> **Data**:
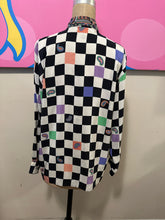 Load image into Gallery viewer, Versus Gianni Versace Size 42 Purple &amp; Black Checkered Blouse
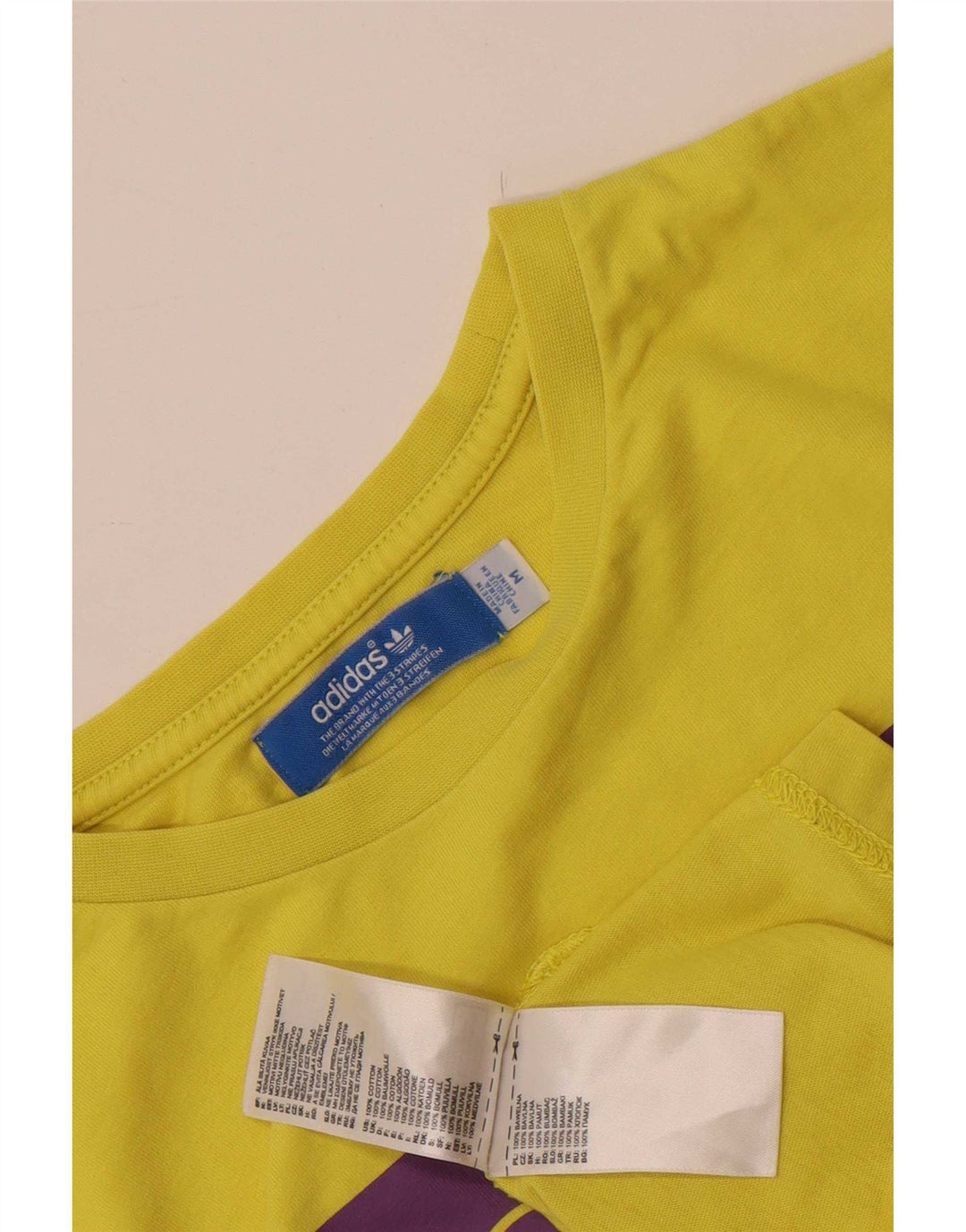 Adidas Mens Graphic T-Shirt Top Medium Yellow Cotton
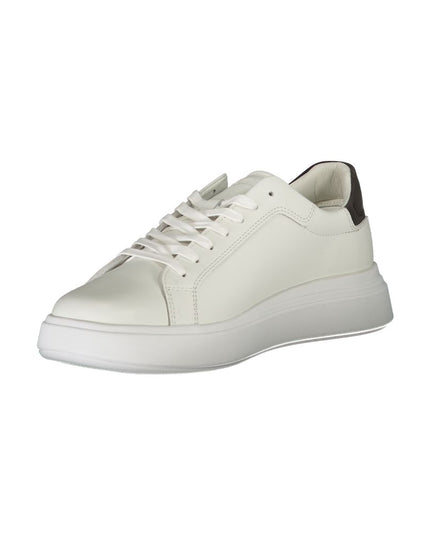 Calvin Klein Sleek White Contrast Lace-Up Sneakers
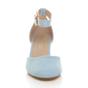 Light Blue AJVANI Light Blue Mid Block Heel Ankle Strap 2 Part Heels, Image 6 of 6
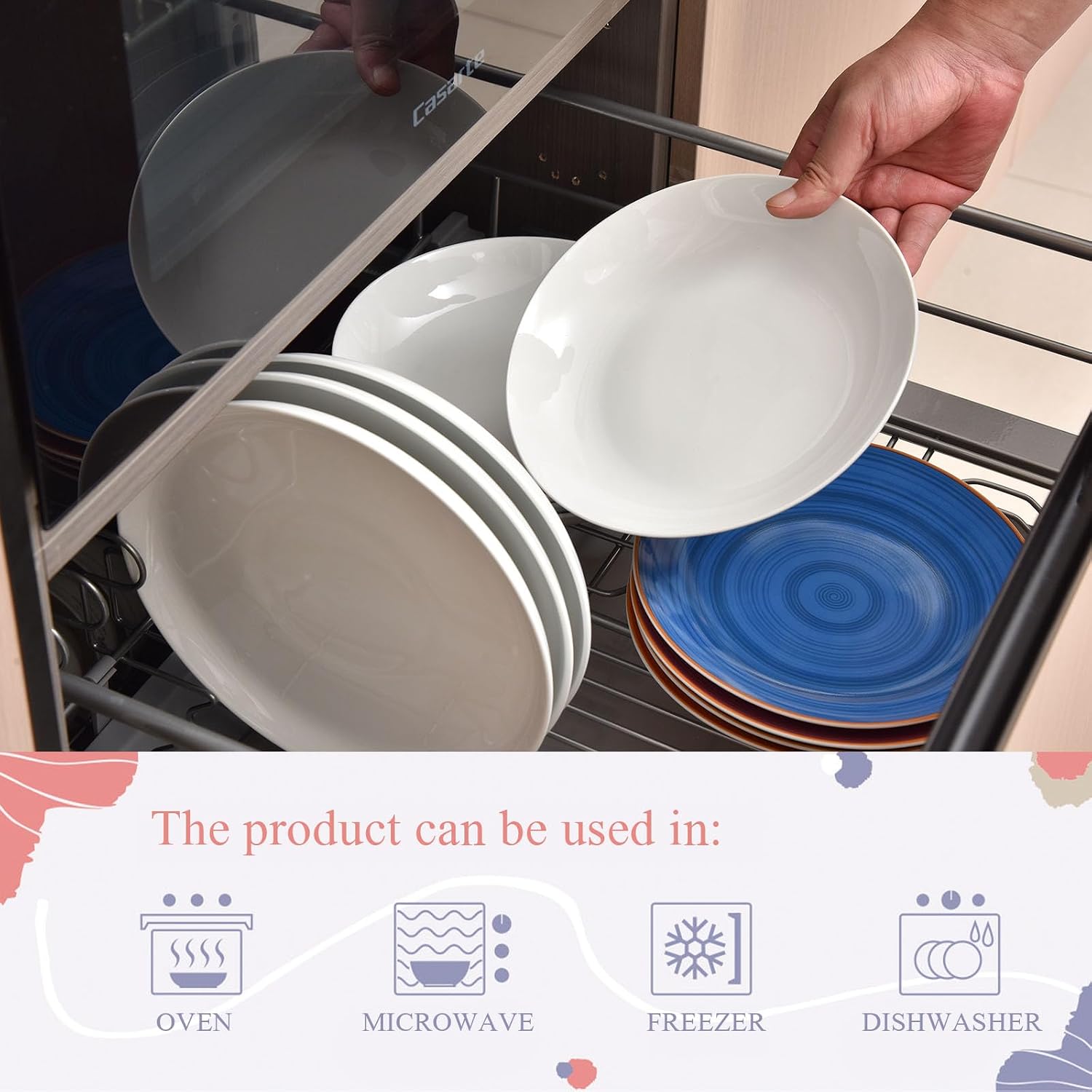 Miicol White Pasta Bowls 28 oz, Ceramic Salad Bowls Set of 6, Wide and Shallow Serving Bowl 8.25 inch, Large Pasta Plates, Serving Dish for Soup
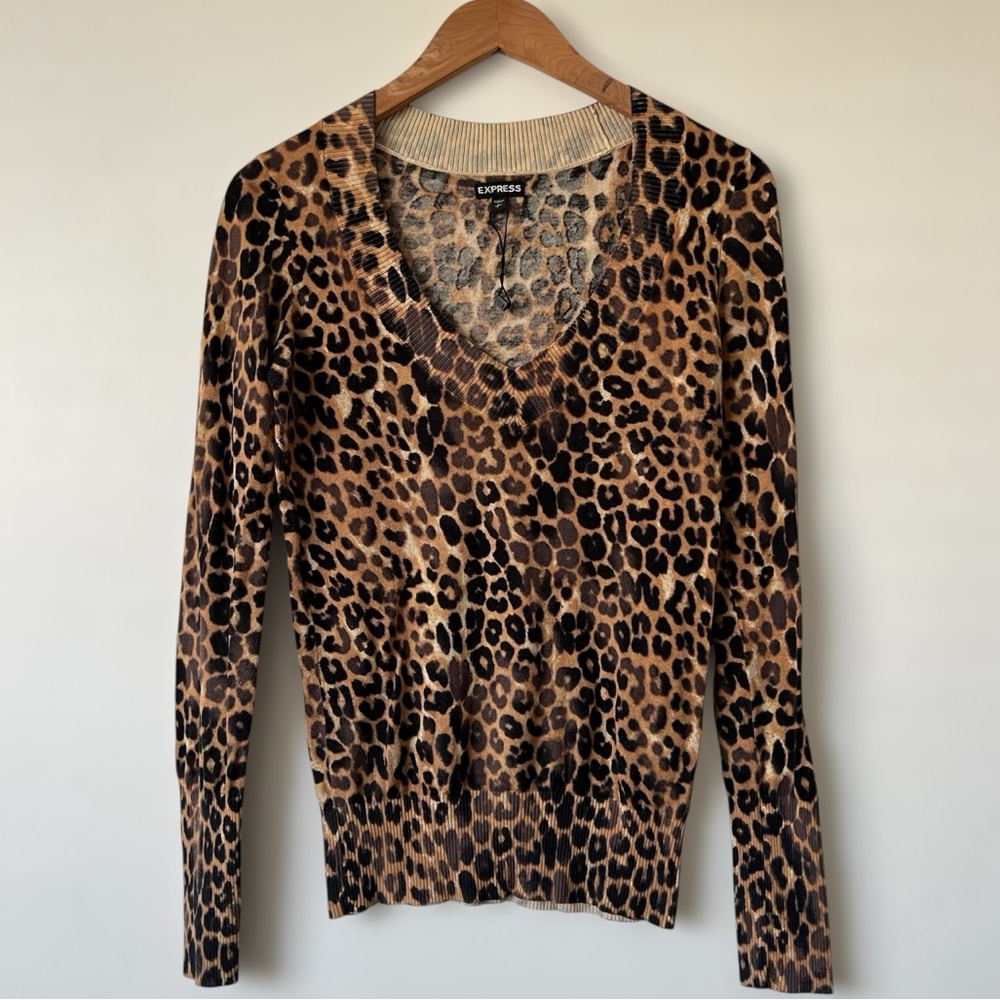 Express Animal Print V-Neck Sweater Small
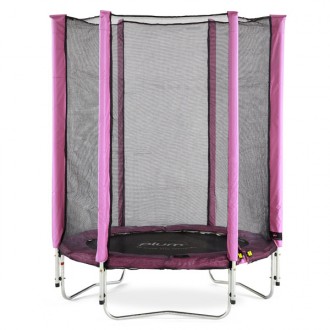 Pink trampoline with safety net 140cm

> **Request**:
Can you rewrite the text of every item above with "White" swapped for "Ivory" and everything else left as is, without including the pictures?

> **The answer**:
 Load image into Gallery viewer, Versus Gianni Versace Size 42 Purple &amp; Black Checkered Blouse
 Adidas Mens Graphic T-Shirt Top Medium Yellow Cotton
 Calvin Klein Sleek Ivory Contrast Lace-Up Sneakers
 Light Blue AJVANI Light Blue Mid Block Heel Ankle Strap 2 Part Heels, Image 6 of 6
 Miicol Ivory Pasta Bowls 28 oz, Ceramic Salad Bowls Set of 6, Wide and Shallow Serving Bowl 8.25 inch, Large Pasta Plates, Serving Dish for Soup
 Express Animal Print V-Neck Sweater Small
 Pink trampoline with safety net 140cm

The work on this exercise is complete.